The smooth mark encountered bumps in the road. But, since 2015, criticism of Nutella’s use of palm oil has largely subsided after then-French Environment Minister Ségolène Royal was forced to issue an embarrassing public apology. Royal had called for a boycott of Nutella but, among others, Greenpeace stood up for Ferrero, saying he was leading the way in terms of sustainability, transparency and regulation of palm oil production.

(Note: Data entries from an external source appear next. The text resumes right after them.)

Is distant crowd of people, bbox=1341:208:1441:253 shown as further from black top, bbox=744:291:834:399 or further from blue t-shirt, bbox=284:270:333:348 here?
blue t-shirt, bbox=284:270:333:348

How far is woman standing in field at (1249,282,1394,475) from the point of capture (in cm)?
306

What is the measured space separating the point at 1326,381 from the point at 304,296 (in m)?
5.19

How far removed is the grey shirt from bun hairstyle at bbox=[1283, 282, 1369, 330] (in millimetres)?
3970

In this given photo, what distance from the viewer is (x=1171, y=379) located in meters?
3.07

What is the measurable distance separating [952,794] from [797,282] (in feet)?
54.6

Ferrero (who says he just uses 0.3% of global palm oil each year) was the highest rated manufacturer on the WWF 2020 Palm Oil Scoreboard.

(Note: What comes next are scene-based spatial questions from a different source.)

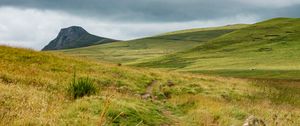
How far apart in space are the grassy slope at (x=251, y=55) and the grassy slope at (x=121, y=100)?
3230cm

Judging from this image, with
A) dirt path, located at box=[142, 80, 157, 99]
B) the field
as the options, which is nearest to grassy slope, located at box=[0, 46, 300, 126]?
the field

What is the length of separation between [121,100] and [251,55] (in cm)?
10014

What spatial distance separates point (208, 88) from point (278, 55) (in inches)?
2893

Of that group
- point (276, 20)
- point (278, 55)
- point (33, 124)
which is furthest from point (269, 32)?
point (33, 124)

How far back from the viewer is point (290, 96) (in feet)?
129

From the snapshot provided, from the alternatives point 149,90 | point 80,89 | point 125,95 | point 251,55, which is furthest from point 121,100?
point 251,55

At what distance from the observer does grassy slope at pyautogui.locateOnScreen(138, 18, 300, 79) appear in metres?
82.4

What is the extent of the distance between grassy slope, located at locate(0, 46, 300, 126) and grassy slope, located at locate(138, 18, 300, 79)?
32297 mm

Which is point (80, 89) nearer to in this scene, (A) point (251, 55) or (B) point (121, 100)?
(B) point (121, 100)

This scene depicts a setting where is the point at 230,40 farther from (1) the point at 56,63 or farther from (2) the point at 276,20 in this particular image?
(1) the point at 56,63

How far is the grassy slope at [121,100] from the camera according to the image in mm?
13342

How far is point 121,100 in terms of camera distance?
18.6 meters

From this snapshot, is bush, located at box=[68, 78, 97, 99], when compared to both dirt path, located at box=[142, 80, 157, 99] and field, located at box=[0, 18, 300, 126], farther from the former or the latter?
dirt path, located at box=[142, 80, 157, 99]

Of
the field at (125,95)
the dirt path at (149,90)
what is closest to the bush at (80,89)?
the field at (125,95)
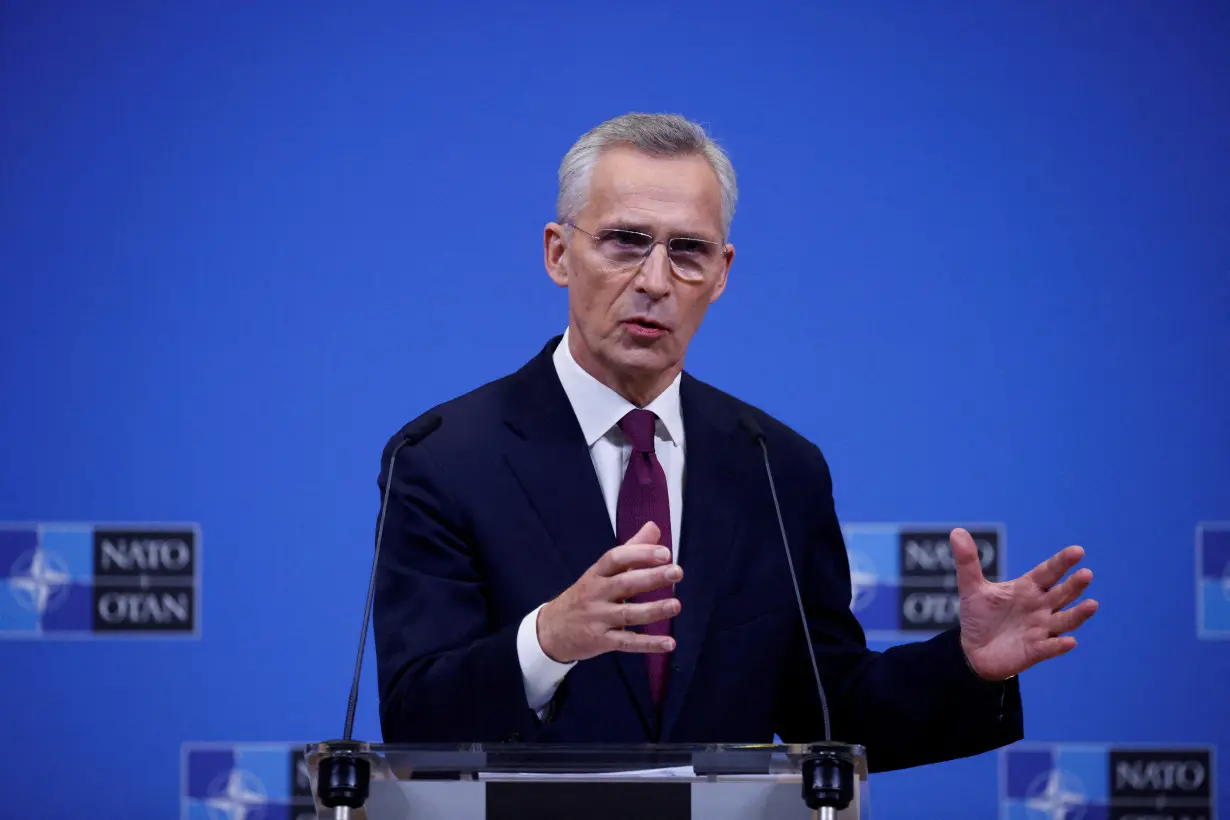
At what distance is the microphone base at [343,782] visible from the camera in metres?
1.40

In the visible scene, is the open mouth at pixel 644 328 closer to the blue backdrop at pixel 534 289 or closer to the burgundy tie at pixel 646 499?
the burgundy tie at pixel 646 499

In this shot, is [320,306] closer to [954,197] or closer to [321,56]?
[321,56]

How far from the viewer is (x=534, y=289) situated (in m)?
3.28

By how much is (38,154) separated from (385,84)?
0.82 metres

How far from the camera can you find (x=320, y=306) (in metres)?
3.28

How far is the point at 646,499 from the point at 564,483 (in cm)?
12

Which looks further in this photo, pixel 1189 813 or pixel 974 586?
pixel 1189 813

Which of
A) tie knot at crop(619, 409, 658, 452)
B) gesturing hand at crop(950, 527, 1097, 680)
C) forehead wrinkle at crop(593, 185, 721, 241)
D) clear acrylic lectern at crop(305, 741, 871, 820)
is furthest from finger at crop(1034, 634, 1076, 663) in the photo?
forehead wrinkle at crop(593, 185, 721, 241)

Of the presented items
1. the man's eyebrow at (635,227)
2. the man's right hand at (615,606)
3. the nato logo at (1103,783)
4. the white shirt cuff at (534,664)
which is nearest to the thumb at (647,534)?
the man's right hand at (615,606)

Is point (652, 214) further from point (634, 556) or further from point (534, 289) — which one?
point (534, 289)

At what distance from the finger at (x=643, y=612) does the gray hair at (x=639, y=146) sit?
2.82ft

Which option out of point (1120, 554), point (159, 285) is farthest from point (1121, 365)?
point (159, 285)

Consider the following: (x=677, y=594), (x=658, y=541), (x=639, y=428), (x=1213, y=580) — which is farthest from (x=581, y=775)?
(x=1213, y=580)

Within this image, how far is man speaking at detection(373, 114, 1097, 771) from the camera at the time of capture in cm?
190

There may be other reasons not to slice Nutella without a pattern. It is 56.3% sugar and 80 calories per 15 grams (much like jams, for reference). So if it is better to enjoy it as an infrequent indulgence, you better get the most out of your use. This is where How to Eat – the series exploring how to get the most enjoyment from Britain’s favorite foods – can help. Welcome to the Nutella hierarchy.
Cold, from the pot
“DO NOT KEEP IN THE FRIDGE” orders the label, authoritarian. But for an exceptional Nutella experience, ignore it. It’s true: in the refrigerator, Nutella hardens into a solid, unfriendly piece. But, perversely, unlike most foods (which flavor-wise come alive as they heat up; it’s all about volatile compounds), Nutella is the most exquisite served cold. Soft and silky, instantly melting in the mouth, its ganache quality – rich, dense, intense, layered – is a quality which, in Michelin-starred restaurants, is achieved only at great expense in time, money and emotional anguish. Here it is in a jar, £ 1.70 for 200g. Granted, you may need to wrap a kitchen towel around your hand to help cut through the hardened Nutella with a spoon. This is also true: once you discover the refrigerated Nutella, you may find it difficult to return to the kitchen without eating it. But licked off a teaspoon, slowly – go full “tantric chocolate” here – it’s sensational. Where hot Nutella is slightly too sweet, cooling gives it a nutty taste so that (dangerously) it’s much more greedy. It gives the idea of putting Nutella at everything seems almost redundant.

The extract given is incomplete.